Development transactions can sometimes present various issues due to the nature of such agreements. It is impossible to predict every eventuality when drafting development agreements. So, in drafting such documentation, it is important to establish a balance between trying to anticipate potential problems that could occur and ensuring you have a document that is still generic enough in its wording to reach an agreement between the parties involved.
It is more common than you may think for developers or promoters to start work before a legal agreement has been signed off. There may be heads of terms in place, but the legalities in terms of exact wording and negotiation can take some time to complete, as all parties wish to be as well-protected as possible.
So, what happens if a developer has spent a lot of time and money starting, or even finishing, a planning application, and then the relationship with the landowner breaks down before a written contract is signed? In this circumstance, if the landowner seeks to avoid payment, there is some existing case law around this.
In Gladman Developments Ltd -v- Sutton, a 2016 High Court case, it was confirmed that development and promotion agreements need not comply with Section 2 of the Law of Property (Misc Provisions) Act 1989. Section 2 provides that any agreement transferring an interest in land must be in writing, with all terms properly set out and signed by all parties involved. It was determined in this case that not all these requirements must necessarily be met to enter into a promotional agreement. So, it is possible for such an agreement to be made verbally.
It is also important to remember that in development and promotion agreements, it is possible to have a verbal contract, and this needs to be considered when negotiating. One way to avoid unwittingly entering into a binding verbal agreement is by marking your communications as subject to contract. This can be good practice as a landowner, promoter, or developer.
Although in the case of Gladman Developments Ltd -v- Sutton, it was found that no binding agreement was established, there are other potential remedies that can be pursued by promoters and developers.

• **Dataset entries**:
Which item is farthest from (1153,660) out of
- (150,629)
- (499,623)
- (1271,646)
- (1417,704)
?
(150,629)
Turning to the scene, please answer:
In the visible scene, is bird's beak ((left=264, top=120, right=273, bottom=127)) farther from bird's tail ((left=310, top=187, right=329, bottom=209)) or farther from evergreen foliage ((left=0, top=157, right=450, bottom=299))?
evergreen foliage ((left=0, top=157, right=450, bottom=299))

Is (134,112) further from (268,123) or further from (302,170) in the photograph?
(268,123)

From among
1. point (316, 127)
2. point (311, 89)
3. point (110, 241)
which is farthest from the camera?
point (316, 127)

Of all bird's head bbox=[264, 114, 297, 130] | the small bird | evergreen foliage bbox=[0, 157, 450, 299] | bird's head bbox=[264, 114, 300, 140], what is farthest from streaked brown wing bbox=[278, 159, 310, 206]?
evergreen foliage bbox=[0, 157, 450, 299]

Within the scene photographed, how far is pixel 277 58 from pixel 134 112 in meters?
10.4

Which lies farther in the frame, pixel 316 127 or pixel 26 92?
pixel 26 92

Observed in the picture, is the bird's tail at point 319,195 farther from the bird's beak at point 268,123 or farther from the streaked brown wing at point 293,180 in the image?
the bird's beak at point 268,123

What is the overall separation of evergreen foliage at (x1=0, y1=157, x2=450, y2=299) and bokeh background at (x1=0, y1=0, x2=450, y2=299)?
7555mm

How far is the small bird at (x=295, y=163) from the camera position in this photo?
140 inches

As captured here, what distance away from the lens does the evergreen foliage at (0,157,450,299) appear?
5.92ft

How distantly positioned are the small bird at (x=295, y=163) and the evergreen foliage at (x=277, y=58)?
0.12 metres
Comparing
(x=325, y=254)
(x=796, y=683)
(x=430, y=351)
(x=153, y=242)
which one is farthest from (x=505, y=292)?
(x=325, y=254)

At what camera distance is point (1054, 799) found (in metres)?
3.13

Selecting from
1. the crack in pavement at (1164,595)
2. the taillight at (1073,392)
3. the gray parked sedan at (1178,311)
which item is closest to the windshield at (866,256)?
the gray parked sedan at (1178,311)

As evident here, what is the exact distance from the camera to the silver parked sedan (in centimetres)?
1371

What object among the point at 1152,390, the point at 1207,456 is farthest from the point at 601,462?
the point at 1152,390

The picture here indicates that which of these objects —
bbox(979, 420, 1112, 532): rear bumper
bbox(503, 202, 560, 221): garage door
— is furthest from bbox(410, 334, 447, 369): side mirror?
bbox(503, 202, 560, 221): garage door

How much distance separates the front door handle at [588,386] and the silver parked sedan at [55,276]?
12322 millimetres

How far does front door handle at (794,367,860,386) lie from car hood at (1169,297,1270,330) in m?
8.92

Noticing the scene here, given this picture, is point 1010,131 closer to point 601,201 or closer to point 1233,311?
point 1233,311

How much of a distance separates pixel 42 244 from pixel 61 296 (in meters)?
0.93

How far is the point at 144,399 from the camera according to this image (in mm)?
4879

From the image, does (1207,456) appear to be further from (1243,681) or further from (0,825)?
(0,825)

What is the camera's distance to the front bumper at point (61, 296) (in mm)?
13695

• **What to work on**:
Retype the whole passage on development and promotion agreements word for word. Work from the text alone, leaving the data aside.

• **Complete response**:
Development transactions can sometimes present various issues due to the nature of such agreements. It is impossible to predict every eventuality when drafting development agreements. So, in drafting such documentation, it is important to establish a balance between trying to anticipate potential problems that could occur and ensuring you have a document that is still generic enough in its wording to reach an agreement between the parties involved.
It is more common than you may think for developers or promoters to start work before a legal agreement has been signed off. There may be heads of terms in place, but the legalities in terms of exact wording and negotiation can take some time to complete, as all parties wish to be as well-protected as possible.
So, what happens if a developer has spent a lot of time and money starting, or even finishing, a planning application, and then the relationship with the landowner breaks down before a written contract is signed? In this circumstance, if the landowner seeks to avoid payment, there is some existing case law around this.
In Gladman Developments Ltd -v- Sutton, a 2016 High Court case, it was confirmed that development and promotion agreements need not comply with Section 2 of the Law of Property (Misc Provisions) Act 1989. Section 2 provides that any agreement transferring an interest in land must be in writing, with all terms properly set out and signed by all parties involved. It was determined in this case that not all these requirements must necessarily be met to enter into a promotional agreement. So, it is possible for such an agreement to be made verbally.
It is also important to remember that in development and promotion agreements, it is possible to have a verbal contract, and this needs to be considered when negotiating. One way to avoid unwittingly entering into a binding verbal agreement is by marking your communications as subject to contract. This can be good practice as a landowner, promoter, or developer.
Although in the case of Gladman Developments Ltd -v- Sutton, it was found that no binding agreement was established, there are other potential remedies that can be pursued by promoters and developers.